-- BEGIN --

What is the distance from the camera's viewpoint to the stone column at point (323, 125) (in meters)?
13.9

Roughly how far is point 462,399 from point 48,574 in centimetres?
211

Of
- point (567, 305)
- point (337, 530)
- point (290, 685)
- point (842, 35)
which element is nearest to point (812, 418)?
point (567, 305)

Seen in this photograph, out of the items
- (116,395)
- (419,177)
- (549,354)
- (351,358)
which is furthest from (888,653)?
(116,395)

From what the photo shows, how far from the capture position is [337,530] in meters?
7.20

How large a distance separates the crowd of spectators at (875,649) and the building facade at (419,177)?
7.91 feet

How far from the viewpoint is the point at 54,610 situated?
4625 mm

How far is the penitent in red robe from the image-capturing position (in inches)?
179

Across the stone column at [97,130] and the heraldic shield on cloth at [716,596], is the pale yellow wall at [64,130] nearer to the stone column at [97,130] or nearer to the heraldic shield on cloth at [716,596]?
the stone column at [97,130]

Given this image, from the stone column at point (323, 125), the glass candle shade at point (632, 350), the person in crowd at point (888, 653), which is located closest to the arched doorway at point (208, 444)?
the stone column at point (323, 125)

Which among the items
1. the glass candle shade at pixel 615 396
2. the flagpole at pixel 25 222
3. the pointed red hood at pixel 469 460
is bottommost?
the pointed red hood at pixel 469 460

-- END --

Lay out every line of the listing above as a JSON list of strings, one string per line, with blank lines omitted.

[
  "What is the distance from the camera's viewpoint to the stone column at point (323, 125) (in meters)?",
  "13.9",
  "Roughly how far is point 462,399 from point 48,574 in centimetres?",
  "211",
  "Of",
  "- point (567, 305)",
  "- point (337, 530)",
  "- point (290, 685)",
  "- point (842, 35)",
  "which element is nearest to point (812, 418)?",
  "point (567, 305)",
  "Seen in this photograph, out of the items",
  "- (116,395)",
  "- (419,177)",
  "- (549,354)",
  "- (351,358)",
  "which is furthest from (888,653)?",
  "(116,395)",
  "From what the photo shows, how far from the capture position is [337,530] in meters?",
  "7.20",
  "How large a distance separates the crowd of spectators at (875,649) and the building facade at (419,177)?",
  "7.91 feet",
  "How far from the viewpoint is the point at 54,610 situated?",
  "4625 mm",
  "How far is the penitent in red robe from the image-capturing position (in inches)?",
  "179",
  "Across the stone column at [97,130] and the heraldic shield on cloth at [716,596], is the pale yellow wall at [64,130] nearer to the stone column at [97,130] or nearer to the heraldic shield on cloth at [716,596]?",
  "the stone column at [97,130]",
  "Given this image, from the stone column at point (323, 125), the glass candle shade at point (632, 350), the person in crowd at point (888, 653), which is located closest to the arched doorway at point (208, 444)?",
  "the stone column at point (323, 125)",
  "Which among the items",
  "1. the glass candle shade at pixel 615 396",
  "2. the flagpole at pixel 25 222",
  "3. the pointed red hood at pixel 469 460",
  "is bottommost?",
  "the pointed red hood at pixel 469 460"
]